Work instructions —
Return the records below exactly as they are written.

Stored items
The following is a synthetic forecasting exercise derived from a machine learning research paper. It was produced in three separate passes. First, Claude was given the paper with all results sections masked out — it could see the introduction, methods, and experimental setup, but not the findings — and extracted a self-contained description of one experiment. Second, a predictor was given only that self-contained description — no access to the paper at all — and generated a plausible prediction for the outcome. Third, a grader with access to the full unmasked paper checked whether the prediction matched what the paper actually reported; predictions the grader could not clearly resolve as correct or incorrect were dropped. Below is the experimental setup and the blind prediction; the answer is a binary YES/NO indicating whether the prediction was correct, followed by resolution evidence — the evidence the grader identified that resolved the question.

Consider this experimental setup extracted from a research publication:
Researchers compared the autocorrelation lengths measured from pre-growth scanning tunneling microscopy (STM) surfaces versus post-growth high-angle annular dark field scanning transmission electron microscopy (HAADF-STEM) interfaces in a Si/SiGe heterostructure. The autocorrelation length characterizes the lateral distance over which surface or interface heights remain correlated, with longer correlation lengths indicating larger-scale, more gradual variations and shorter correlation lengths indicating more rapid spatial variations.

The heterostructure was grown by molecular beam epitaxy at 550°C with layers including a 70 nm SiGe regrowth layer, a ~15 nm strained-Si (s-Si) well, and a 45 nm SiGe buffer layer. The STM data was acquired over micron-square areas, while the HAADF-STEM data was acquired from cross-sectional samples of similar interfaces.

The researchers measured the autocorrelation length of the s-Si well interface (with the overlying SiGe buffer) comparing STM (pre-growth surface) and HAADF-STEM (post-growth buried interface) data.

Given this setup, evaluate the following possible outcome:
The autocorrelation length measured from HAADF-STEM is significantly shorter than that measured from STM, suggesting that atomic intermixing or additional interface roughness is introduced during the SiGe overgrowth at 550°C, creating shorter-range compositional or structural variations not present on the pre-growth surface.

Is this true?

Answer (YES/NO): YES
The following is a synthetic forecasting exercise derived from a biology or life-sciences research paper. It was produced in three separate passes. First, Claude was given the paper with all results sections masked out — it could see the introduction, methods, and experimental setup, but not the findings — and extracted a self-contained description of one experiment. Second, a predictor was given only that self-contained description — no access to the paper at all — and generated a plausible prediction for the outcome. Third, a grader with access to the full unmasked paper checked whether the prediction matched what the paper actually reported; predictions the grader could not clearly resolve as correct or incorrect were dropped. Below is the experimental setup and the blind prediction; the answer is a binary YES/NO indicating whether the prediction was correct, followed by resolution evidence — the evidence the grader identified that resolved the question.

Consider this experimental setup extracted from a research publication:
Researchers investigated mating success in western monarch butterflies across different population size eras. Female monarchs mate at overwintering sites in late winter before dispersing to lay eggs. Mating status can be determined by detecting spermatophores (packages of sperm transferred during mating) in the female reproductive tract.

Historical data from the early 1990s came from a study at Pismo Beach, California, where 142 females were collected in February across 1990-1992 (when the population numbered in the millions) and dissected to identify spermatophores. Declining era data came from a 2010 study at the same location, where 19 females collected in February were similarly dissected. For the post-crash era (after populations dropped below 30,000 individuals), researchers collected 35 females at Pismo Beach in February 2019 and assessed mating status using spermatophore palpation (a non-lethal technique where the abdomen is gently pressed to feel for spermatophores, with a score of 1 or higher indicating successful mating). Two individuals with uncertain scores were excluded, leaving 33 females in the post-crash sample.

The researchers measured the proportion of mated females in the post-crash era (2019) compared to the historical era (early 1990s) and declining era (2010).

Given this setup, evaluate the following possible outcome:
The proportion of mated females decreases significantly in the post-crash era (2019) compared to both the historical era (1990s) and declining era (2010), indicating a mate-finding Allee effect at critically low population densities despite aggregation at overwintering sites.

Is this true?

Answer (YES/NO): NO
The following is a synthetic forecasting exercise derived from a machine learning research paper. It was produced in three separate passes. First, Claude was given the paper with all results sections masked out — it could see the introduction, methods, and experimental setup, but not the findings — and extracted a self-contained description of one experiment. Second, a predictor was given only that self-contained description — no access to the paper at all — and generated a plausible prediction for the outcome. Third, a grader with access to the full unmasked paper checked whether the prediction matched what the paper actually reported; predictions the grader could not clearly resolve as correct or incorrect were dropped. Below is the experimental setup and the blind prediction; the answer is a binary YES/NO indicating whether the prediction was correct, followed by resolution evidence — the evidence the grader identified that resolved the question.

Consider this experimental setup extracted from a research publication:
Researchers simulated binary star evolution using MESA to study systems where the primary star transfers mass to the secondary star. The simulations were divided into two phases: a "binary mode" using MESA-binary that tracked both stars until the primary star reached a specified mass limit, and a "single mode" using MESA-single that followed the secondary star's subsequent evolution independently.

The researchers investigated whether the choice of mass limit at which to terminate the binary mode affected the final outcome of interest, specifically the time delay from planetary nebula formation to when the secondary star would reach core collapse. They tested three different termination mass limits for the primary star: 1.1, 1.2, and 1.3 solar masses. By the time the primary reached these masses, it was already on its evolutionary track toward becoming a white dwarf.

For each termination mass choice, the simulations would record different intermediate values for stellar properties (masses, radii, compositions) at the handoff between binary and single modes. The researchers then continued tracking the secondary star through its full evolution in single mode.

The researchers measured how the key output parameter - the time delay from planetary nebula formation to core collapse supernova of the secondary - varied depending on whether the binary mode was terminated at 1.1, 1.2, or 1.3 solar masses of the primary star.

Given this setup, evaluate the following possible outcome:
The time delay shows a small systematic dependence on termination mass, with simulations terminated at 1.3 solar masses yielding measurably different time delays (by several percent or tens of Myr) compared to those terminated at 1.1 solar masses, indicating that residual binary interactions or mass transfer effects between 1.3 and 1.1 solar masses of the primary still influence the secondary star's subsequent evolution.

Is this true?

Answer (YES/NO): NO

Exercise answer —
The following is a synthetic forecasting exercise derived from a machine learning research paper. It was produced in three separate passes. First, Claude was given the paper with all results sections masked out — it could see the introduction, methods, and experimental setup, but not the findings — and extracted a self-contained description of one experiment. Second, a predictor was given only that self-contained description — no access to the paper at all — and generated a plausible prediction for the outcome. Third, a grader with access to the full unmasked paper checked whether the prediction matched what the paper actually reported; predictions the grader could not clearly resolve as correct or incorrect were dropped. Below is the experimental setup and the blind prediction; the answer is a binary YES/NO indicating whether the prediction was correct, followed by resolution evidence — the evidence the grader identified that resolved the question.

Consider this experimental setup extracted from a research publication:
Researchers compared the autocorrelation lengths measured from pre-growth scanning tunneling microscopy (STM) surfaces versus post-growth high-angle annular dark field scanning transmission electron microscopy (HAADF-STEM) interfaces in a Si/SiGe heterostructure. The autocorrelation length characterizes the lateral distance over which surface or interface heights remain correlated, with longer correlation lengths indicating larger-scale, more gradual variations and shorter correlation lengths indicating more rapid spatial variations.

The heterostructure was grown by molecular beam epitaxy at 550°C with layers including a 70 nm SiGe regrowth layer, a ~15 nm strained-Si (s-Si) well, and a 45 nm SiGe buffer layer. The STM data was acquired over micron-square areas, while the HAADF-STEM data was acquired from cross-sectional samples of similar interfaces.

The researchers measured the autocorrelation length of the s-Si well interface (with the overlying SiGe buffer) comparing STM (pre-growth surface) and HAADF-STEM (post-growth buried interface) data.

Given this setup, evaluate the following possible outcome:
The autocorrelation length measured from HAADF-STEM is significantly shorter than that measured from STM, suggesting that atomic intermixing or additional interface roughness is introduced during the SiGe overgrowth at 550°C, creating shorter-range compositional or structural variations not present on the pre-growth surface.

Is this true?

Answer (YES/NO): YES
The following is a synthetic forecasting exercise derived from a biology or life-sciences research paper. It was produced in three separate passes. First, Claude was given the paper with all results sections masked out — it could see the introduction, methods, and experimental setup, but not the findings — and extracted a self-contained description of one experiment. Second, a predictor was given only that self-contained description — no access to the paper at all — and generated a plausible prediction for the outcome. Third, a grader with access to the full unmasked paper checked whether the prediction matched what the paper actually reported; predictions the grader could not clearly resolve as correct or incorrect were dropped. Below is the experimental setup and the blind prediction; the answer is a binary YES/NO indicating whether the prediction was correct, followed by resolution evidence — the evidence the grader identified that resolved the question.

Consider this experimental setup extracted from a research publication:
Researchers investigated mating success in western monarch butterflies across different population size eras. Female monarchs mate at overwintering sites in late winter before dispersing to lay eggs. Mating status can be determined by detecting spermatophores (packages of sperm transferred during mating) in the female reproductive tract.

Historical data from the early 1990s came from a study at Pismo Beach, California, where 142 females were collected in February across 1990-1992 (when the population numbered in the millions) and dissected to identify spermatophores. Declining era data came from a 2010 study at the same location, where 19 females collected in February were similarly dissected. For the post-crash era (after populations dropped below 30,000 individuals), researchers collected 35 females at Pismo Beach in February 2019 and assessed mating status using spermatophore palpation (a non-lethal technique where the abdomen is gently pressed to feel for spermatophores, with a score of 1 or higher indicating successful mating). Two individuals with uncertain scores were excluded, leaving 33 females in the post-crash sample.

The researchers measured the proportion of mated females in the post-crash era (2019) compared to the historical era (early 1990s) and declining era (2010).

Given this setup, evaluate the following possible outcome:
The proportion of mated females decreases significantly in the post-crash era (2019) compared to both the historical era (1990s) and declining era (2010), indicating a mate-finding Allee effect at critically low population densities despite aggregation at overwintering sites.

Is this true?

Answer (YES/NO): NO
The following is a synthetic forecasting exercise derived from a machine learning research paper. It was produced in three separate passes. First, Claude was given the paper with all results sections masked out — it could see the introduction, methods, and experimental setup, but not the findings — and extracted a self-contained description of one experiment. Second, a predictor was given only that self-contained description — no access to the paper at all — and generated a plausible prediction for the outcome. Third, a grader with access to the full unmasked paper checked whether the prediction matched what the paper actually reported; predictions the grader could not clearly resolve as correct or incorrect were dropped. Below is the experimental setup and the blind prediction; the answer is a binary YES/NO indicating whether the prediction was correct, followed by resolution evidence — the evidence the grader identified that resolved the question.

Consider this experimental setup extracted from a research publication:
Researchers simulated binary star evolution using MESA to study systems where the primary star transfers mass to the secondary star. The simulations were divided into two phases: a "binary mode" using MESA-binary that tracked both stars until the primary star reached a specified mass limit, and a "single mode" using MESA-single that followed the secondary star's subsequent evolution independently.

The researchers investigated whether the choice of mass limit at which to terminate the binary mode affected the final outcome of interest, specifically the time delay from planetary nebula formation to when the secondary star would reach core collapse. They tested three different termination mass limits for the primary star: 1.1, 1.2, and 1.3 solar masses. By the time the primary reached these masses, it was already on its evolutionary track toward becoming a white dwarf.

For each termination mass choice, the simulations would record different intermediate values for stellar properties (masses, radii, compositions) at the handoff between binary and single modes. The researchers then continued tracking the secondary star through its full evolution in single mode.

The researchers measured how the key output parameter - the time delay from planetary nebula formation to core collapse supernova of the secondary - varied depending on whether the binary mode was terminated at 1.1, 1.2, or 1.3 solar masses of the primary star.

Given this setup, evaluate the following possible outcome:
The time delay shows a small systematic dependence on termination mass, with simulations terminated at 1.3 solar masses yielding measurably different time delays (by several percent or tens of Myr) compared to those terminated at 1.1 solar masses, indicating that residual binary interactions or mass transfer effects between 1.3 and 1.1 solar masses of the primary still influence the secondary star's subsequent evolution.

Is this true?

Answer (YES/NO): NO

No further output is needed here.